━━━━━ Dane wejściowe ━━━━━

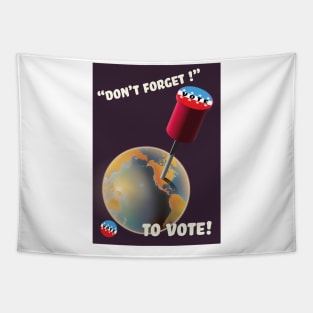 Don't forget to Vote Tapestry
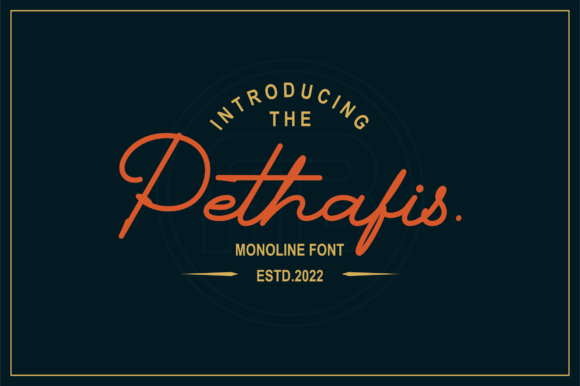 Pethafis: A Bold Script Font for Memorable Branding and Marketing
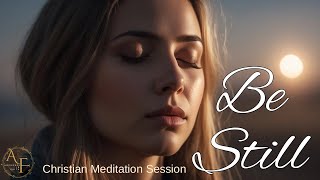 Christian Guided Meditation Be Still Spend 10 Minutes with God [upl. by Hellman769]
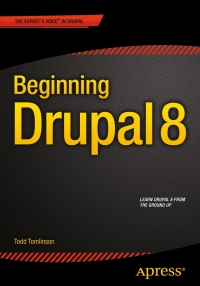 Imagen de portada: Beginning Drupal 8 9781430265801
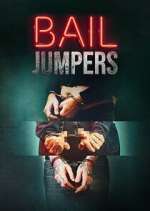 Watch Bail Jumpers Soap2day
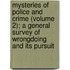 Mysteries Of Police And Crime (Volume 2); A General Survey Of Wrongdoing And Its Pursuit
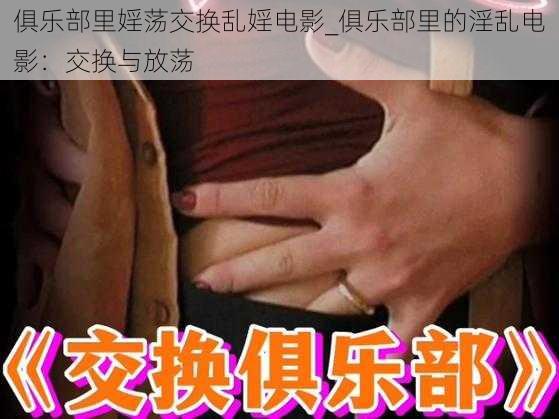 俱乐部里婬荡交换乱婬电影_俱乐部里的淫乱电影：交换与放荡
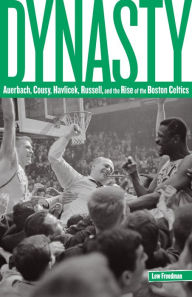 Title: Dynasty: Auerbach, Cousy, Havlicek, Russell, and the Rise of the Boston Celtics, Author: Lew Freedman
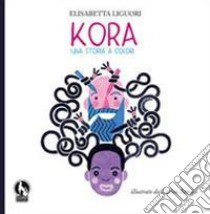 Kora, una storia a colori libro di Liguori Elisabetta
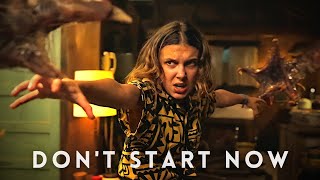 Don't Start Now | Eleven (Stranger Things)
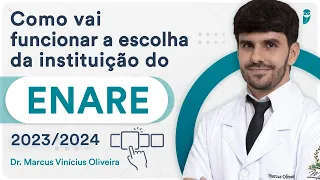 Como vai funcionar a escolha da instituição do ENARE 2023/2024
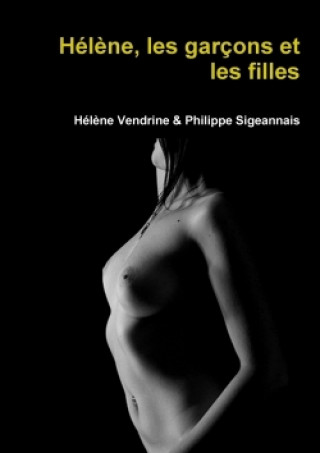 Kniha Helene, Les Garcons Et Les Filles Philippe Sigeannais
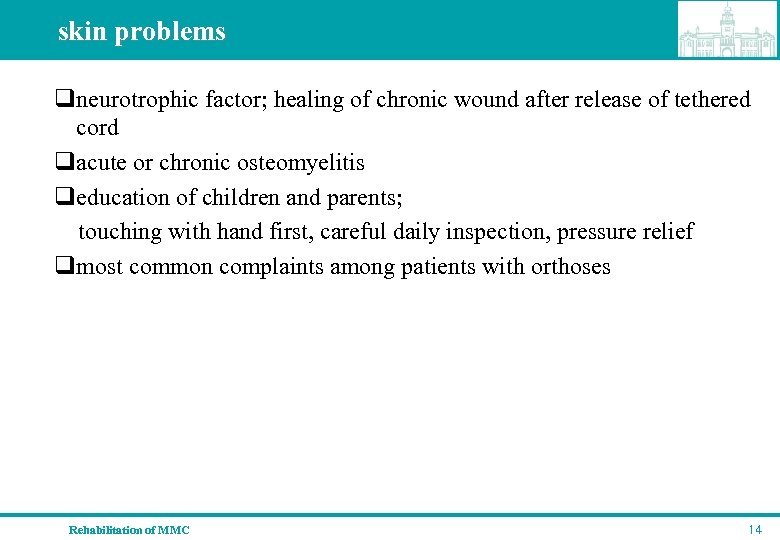 skin problems qneurotrophic factor; healing of chronic wound after release of tethered cord qacute
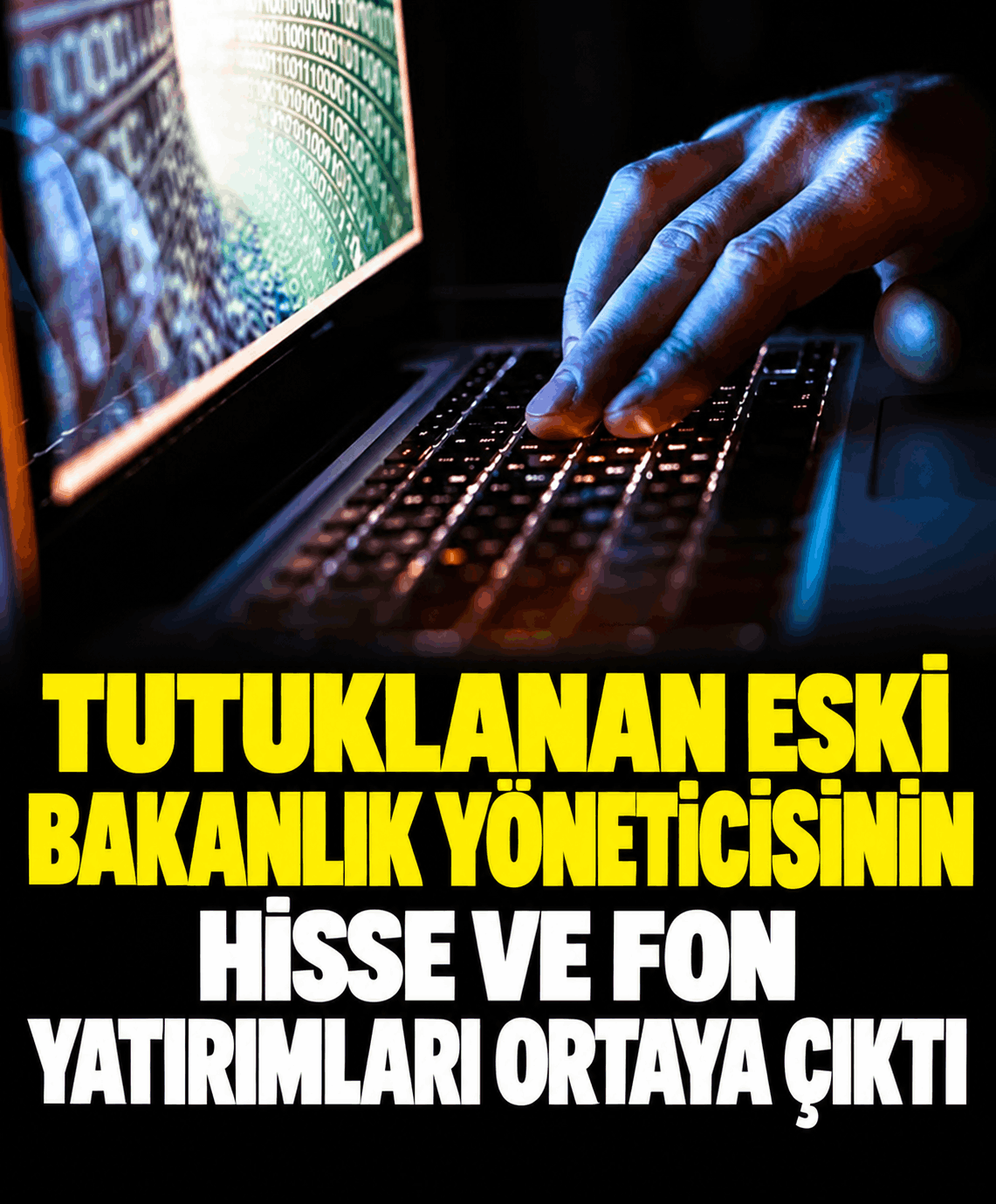 Tutuklanan Eski Bakanlık Yöneticisinin Hisse Ve Fon Yatırımları Ortaya Çıktı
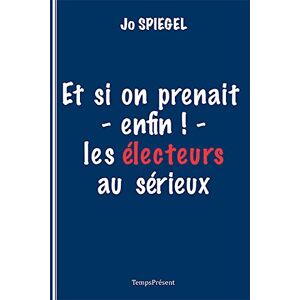 Et si on prenait (enfin !) les electeurs au serieux Jo Spiegel, Martin Bresis Temps present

━━━━━

■ Zadanie do wykonania
Przedstaw jako listę numerowaną wiersze rekordów od samego początku do wiersza z „俱乐部里婬荡交换乱婬电影_俱乐部里的淫乱电影：交换与放荡” włącznie, bez pustych wierszy. Nie umieszczaj w odpowiedzi obrazów.

■ Odpowiedź pisemna
1.  Don't forget to Vote Tapestry
2.  Pethafis: A Bold Script Font for Memorable Branding and Marketing
3.  Christian Guided Meditation Be Still Spend 10 Minutes with God [upl. by Hellman769]
4.  Imagen de portada: Beginning Drupal 8 9781430265801
5.  Watch Bail Jumpers Soap2day
6.  Mysteries Of Police And Crime (Volume 2); A General Survey Of Wrongdoing And Its Pursuit
7.  俱乐部里婬荡交换乱婬电影_俱乐部里的淫乱电影：交换与放荡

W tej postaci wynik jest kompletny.